Washington Mews: Just a picturesque stretch of cobblestone lined by colorful townhouses. It feels very European, and is an excellent place to take pictures. Between 8th St and Washington Square North.

Faicco’s: Actually an Italian market known for their sausages and cheese, but I love their sandwiches (meatball grinder in particular), which usually last me two meals. They’ve got a ton of housemade grocery items too—olive oil, meats, sauces, etc. Top top notch.

Strand: Best bookstore in the world. I can stay here all day. I could probably live here. Especially in the basement—Strand underground is a gigantic non-fiction section, and a maze of bookshelves with a ton of nooks and crannies to sit and read without interruption…occasional interruptions / people getting annoyed you’re in their way and staff telling you not to sit on the floor, but it’s an absolute dream. They famously have eighteen miles of books. You’re not currently allowed to stick around and read, unfortunately. They’re just open for shopping and curbside pickup for now.

Elephant and Castle: Classic Village brunch spot with beautiful, delicious everything. Both lunch and breakfast leaning menu items are equally wonderful, and the chatty, good-morning atmosphere always puts me in a better mood, except when I’m in a particularly bad mood, in which case it annoys the shit out of me.

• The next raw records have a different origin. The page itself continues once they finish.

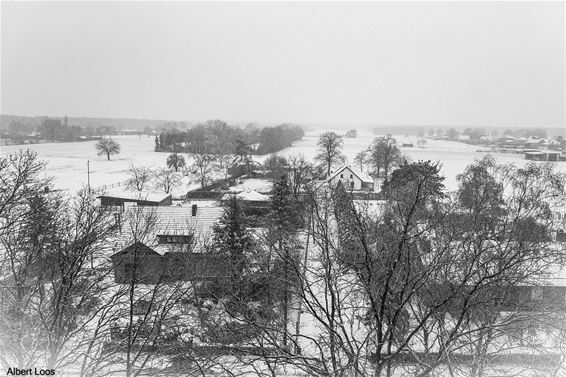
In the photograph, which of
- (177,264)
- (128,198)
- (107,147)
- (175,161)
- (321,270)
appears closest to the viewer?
(321,270)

Carbone: Stylish, retro, and reliably satisfying Italian…current outdoor dining feels like the Italian version of Little Prince. They have a small but varied menu, and prices are reasonable for New York though not particularly cheap. More of a special occasion dinner for me, but I could eat there every night if I had the money. It’s the kind of place I take out of town guests, specifically anyone willing to pay for my meal.

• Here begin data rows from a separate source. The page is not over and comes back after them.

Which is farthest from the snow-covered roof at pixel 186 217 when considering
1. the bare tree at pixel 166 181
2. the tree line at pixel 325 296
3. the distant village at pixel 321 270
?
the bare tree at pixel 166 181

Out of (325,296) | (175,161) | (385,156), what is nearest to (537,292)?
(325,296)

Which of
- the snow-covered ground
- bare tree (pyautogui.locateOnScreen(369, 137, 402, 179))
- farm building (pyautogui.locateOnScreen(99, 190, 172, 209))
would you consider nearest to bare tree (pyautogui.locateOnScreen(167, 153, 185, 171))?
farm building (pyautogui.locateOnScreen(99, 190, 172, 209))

*Shoutout to basically every Bleecker Street Bar. Wicked Willy’s is a low point but can be fun when the band isn’t playing the Fresh Prince of Bel-Air theme song, which they sometimes do. One time they were shooting an episode of Breaking Amish while I was there. Also, Three Sheets on West 4th is sometimes cool, although they did kick me out once and in this instance I don’t think I deserved it.